### WHAT IS EXPECTED
Write out the stretch of lines below that begins at the line with "order: Rodentia" and ends at the line with "label granularity: sequence-level", including both, exactly as given and nothing more.
- Opening Delimiter -
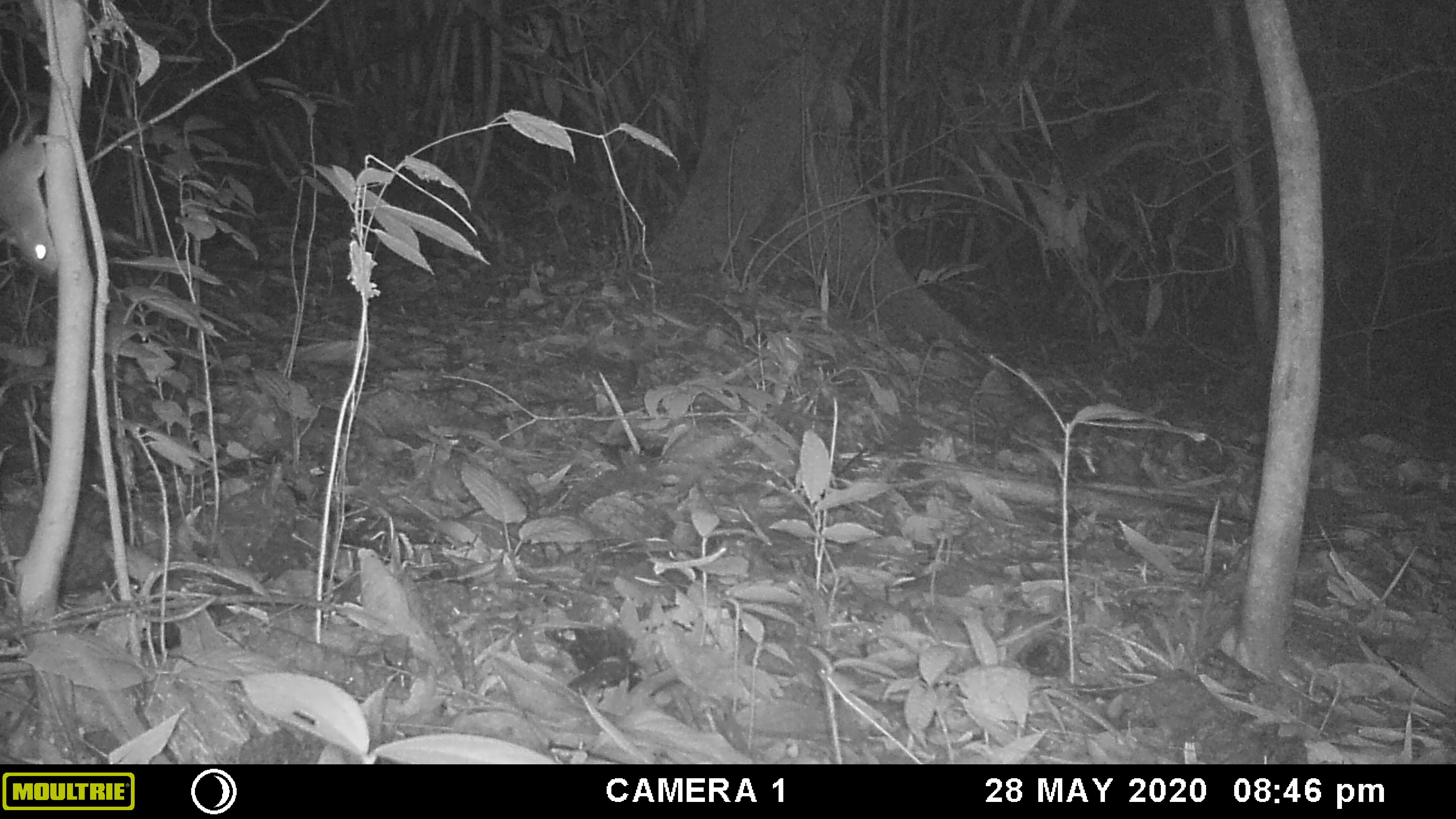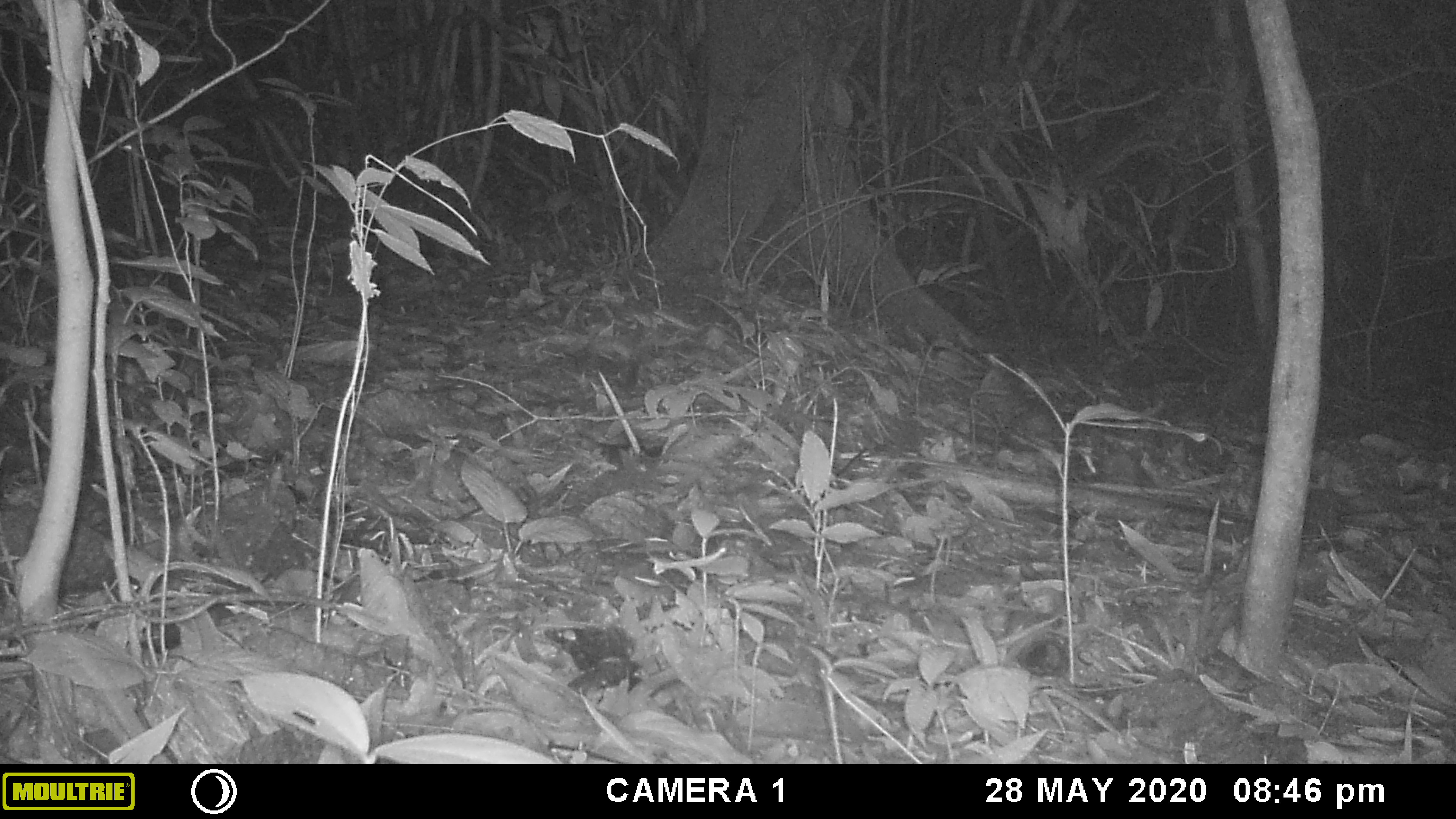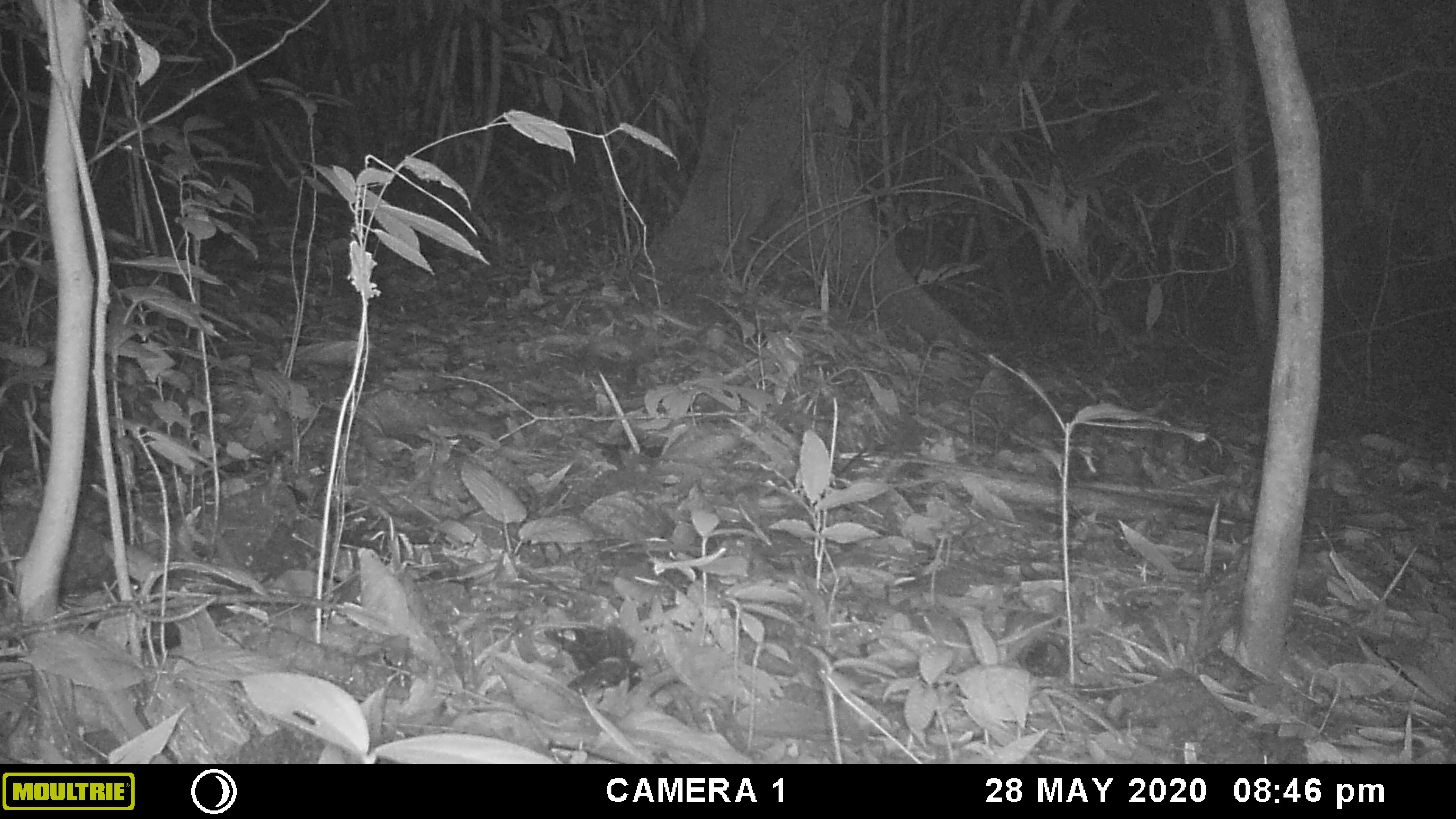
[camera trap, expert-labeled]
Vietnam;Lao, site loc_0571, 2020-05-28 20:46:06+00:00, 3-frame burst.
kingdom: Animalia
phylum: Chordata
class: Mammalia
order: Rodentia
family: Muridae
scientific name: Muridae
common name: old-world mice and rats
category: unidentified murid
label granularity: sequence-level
- Closing Delimiter -
- Opening Delimiter -
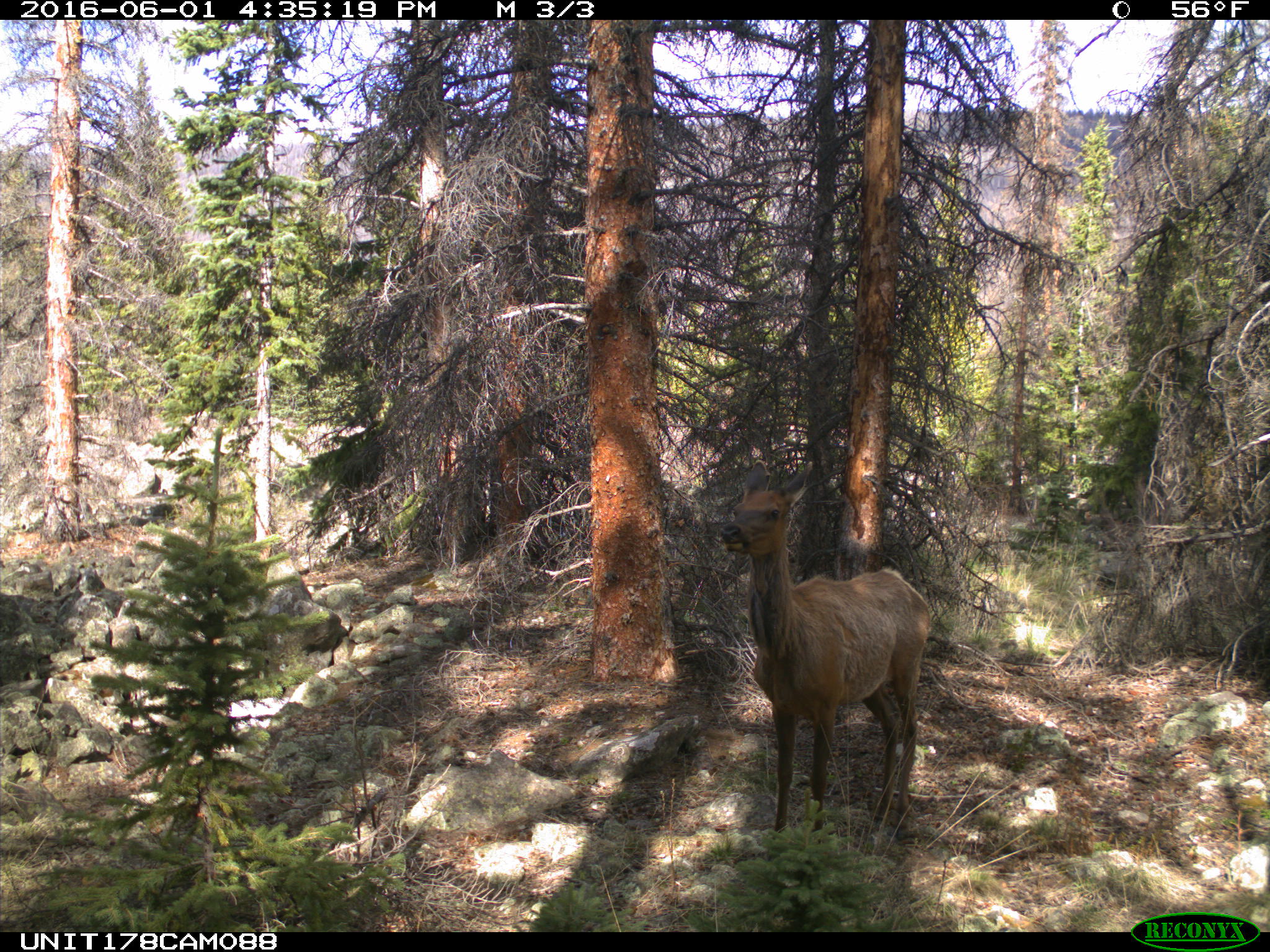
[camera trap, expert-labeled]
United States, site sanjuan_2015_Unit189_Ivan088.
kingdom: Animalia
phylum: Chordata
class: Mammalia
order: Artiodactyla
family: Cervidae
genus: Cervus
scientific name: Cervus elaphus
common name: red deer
- Closing Delimiter -
### SOLUTION TO THIS EXERCISE
order: Rodentia
family: Muridae
scientific name: Muridae
common name: old-world mice and rats
category: unidentified murid
label granularity: sequence-level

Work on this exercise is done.